Print the full listing exactly.

Records from a spatial question set:
-- start --
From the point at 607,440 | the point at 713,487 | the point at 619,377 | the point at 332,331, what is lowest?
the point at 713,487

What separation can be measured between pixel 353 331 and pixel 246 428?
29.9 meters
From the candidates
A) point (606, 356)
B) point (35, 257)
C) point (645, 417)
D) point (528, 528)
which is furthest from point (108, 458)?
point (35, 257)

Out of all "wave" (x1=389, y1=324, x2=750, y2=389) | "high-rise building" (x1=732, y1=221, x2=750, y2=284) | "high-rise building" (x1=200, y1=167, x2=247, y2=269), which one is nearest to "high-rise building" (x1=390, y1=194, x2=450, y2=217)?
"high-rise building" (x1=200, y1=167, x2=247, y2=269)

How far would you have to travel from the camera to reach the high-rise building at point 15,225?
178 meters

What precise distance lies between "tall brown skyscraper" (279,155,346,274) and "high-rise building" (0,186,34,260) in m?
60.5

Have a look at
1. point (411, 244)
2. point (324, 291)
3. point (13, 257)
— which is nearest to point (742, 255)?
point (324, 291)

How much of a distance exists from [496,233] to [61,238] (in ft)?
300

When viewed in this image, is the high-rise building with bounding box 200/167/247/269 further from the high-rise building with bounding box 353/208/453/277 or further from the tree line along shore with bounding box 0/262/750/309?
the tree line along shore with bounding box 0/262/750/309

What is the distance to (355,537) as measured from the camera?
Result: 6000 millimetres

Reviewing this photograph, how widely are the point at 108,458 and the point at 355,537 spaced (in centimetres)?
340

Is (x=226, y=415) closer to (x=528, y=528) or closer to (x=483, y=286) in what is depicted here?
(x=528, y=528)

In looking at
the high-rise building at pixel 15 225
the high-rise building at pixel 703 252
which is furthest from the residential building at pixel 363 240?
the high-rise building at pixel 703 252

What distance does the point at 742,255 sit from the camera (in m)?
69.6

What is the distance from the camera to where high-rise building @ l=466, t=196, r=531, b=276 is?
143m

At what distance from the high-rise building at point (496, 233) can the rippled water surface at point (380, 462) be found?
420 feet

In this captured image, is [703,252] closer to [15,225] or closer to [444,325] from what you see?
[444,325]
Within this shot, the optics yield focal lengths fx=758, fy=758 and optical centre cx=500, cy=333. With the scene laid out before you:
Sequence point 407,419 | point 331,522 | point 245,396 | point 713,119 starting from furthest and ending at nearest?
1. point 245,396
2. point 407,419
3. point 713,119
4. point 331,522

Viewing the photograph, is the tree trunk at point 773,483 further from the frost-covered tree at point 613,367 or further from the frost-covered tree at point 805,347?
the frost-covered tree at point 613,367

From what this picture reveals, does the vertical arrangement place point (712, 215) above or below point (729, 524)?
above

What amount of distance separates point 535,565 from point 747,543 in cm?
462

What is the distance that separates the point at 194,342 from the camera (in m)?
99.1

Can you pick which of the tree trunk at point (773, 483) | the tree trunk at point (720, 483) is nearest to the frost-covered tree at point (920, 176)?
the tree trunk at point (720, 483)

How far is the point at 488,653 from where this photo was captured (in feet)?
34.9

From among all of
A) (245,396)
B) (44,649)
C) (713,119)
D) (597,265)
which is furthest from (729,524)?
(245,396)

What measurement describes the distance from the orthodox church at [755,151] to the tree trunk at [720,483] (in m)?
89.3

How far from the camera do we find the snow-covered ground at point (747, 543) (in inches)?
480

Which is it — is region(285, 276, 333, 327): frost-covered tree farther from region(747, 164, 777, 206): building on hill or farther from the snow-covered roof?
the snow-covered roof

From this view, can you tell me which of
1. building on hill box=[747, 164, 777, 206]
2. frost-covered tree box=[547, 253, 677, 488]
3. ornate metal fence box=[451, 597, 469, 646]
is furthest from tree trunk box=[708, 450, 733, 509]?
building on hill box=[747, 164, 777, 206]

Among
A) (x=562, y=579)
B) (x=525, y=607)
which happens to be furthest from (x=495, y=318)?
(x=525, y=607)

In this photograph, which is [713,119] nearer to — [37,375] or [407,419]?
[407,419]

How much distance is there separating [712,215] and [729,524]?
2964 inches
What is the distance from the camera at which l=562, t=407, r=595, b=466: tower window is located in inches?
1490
-- end --
▶ _Exercise response_
From the point at 607,440 | the point at 713,487 | the point at 619,377 | the point at 332,331, what is lowest?
the point at 713,487

What separation can be measured between pixel 353 331 and pixel 246 428?
29.9 meters
From the candidates
A) point (606, 356)
B) point (35, 257)
C) point (645, 417)
D) point (528, 528)
which is furthest from point (108, 458)?
point (35, 257)

Out of all "wave" (x1=389, y1=324, x2=750, y2=389) | "high-rise building" (x1=732, y1=221, x2=750, y2=284) | "high-rise building" (x1=200, y1=167, x2=247, y2=269), which one is nearest to "high-rise building" (x1=390, y1=194, x2=450, y2=217)?
"high-rise building" (x1=200, y1=167, x2=247, y2=269)

How far would you have to travel from the camera to reach the high-rise building at point 15,225?
178 meters

What precise distance lies between "tall brown skyscraper" (279,155,346,274) and "high-rise building" (0,186,34,260) in m?
60.5

Have a look at
1. point (411, 244)
2. point (324, 291)
3. point (13, 257)
— which is nearest to point (742, 255)?
point (324, 291)

How much of a distance exists from [496,233] to [61,238] (in ft)?
300

When viewed in this image, is the high-rise building with bounding box 200/167/247/269 further from the high-rise building with bounding box 353/208/453/277 or further from the tree line along shore with bounding box 0/262/750/309?
the tree line along shore with bounding box 0/262/750/309

What is the distance to (355,537) as measured from the camera?
Result: 6000 millimetres

Reviewing this photograph, how widely are the point at 108,458 and the point at 355,537 spaced (in centimetres)?
340

Is (x=226, y=415) closer to (x=528, y=528) or closer to (x=483, y=286) in what is depicted here?
(x=528, y=528)

In looking at
the high-rise building at pixel 15 225
the high-rise building at pixel 703 252
which is furthest from the residential building at pixel 363 240?
the high-rise building at pixel 703 252

What distance does the point at 742,255 sit from the camera (in m)?
69.6

What is the distance from the camera to where high-rise building @ l=466, t=196, r=531, b=276 is?
143m

At what distance from the high-rise building at point (496, 233) can the rippled water surface at point (380, 462) be found?
420 feet

In this captured image, is [703,252] closer to [15,225] or closer to [444,325] from what you see?
[444,325]
Within this shot, the optics yield focal lengths fx=758, fy=758 and optical centre cx=500, cy=333. With the scene laid out before you:
Sequence point 407,419 | point 331,522 | point 245,396 | point 713,119 starting from furthest and ending at nearest?
1. point 245,396
2. point 407,419
3. point 713,119
4. point 331,522

Viewing the photograph, is the tree trunk at point 773,483 further from the frost-covered tree at point 613,367 or further from the frost-covered tree at point 805,347?
the frost-covered tree at point 613,367

From what this picture reveals, does the vertical arrangement place point (712, 215) above or below point (729, 524)?
above

What amount of distance separates point 535,565 from point 747,543 in cm?
462

What is the distance that separates the point at 194,342 from the camera (in m)?
99.1

Can you pick which of the tree trunk at point (773, 483) | the tree trunk at point (720, 483) is nearest to the frost-covered tree at point (920, 176)?
the tree trunk at point (720, 483)

How far is the point at 488,653 from where this photo was captured (in feet)?
34.9

From among all of
A) (245,396)
B) (44,649)
C) (713,119)
D) (597,265)
which is furthest from (729,524)?
(245,396)

What measurement describes the distance from the orthodox church at [755,151] to the tree trunk at [720,483] (in m)?
89.3

How far from the camera do we find the snow-covered ground at point (747, 543) (in inches)?
480

Which is it — is region(285, 276, 333, 327): frost-covered tree farther from region(747, 164, 777, 206): building on hill or farther from the snow-covered roof?
the snow-covered roof

From this view, can you tell me which of
1. building on hill box=[747, 164, 777, 206]
2. frost-covered tree box=[547, 253, 677, 488]
3. ornate metal fence box=[451, 597, 469, 646]
is furthest from tree trunk box=[708, 450, 733, 509]?
building on hill box=[747, 164, 777, 206]

Among
A) (x=562, y=579)
B) (x=525, y=607)
which happens to be furthest from (x=495, y=318)?
(x=525, y=607)

In this photograph, which is [713,119] nearer to — [37,375] or [407,419]?
[407,419]

How much distance is there separating [712,215] and [729,524]?
2964 inches
What is the distance from the camera at which l=562, t=407, r=595, b=466: tower window is located in inches?
1490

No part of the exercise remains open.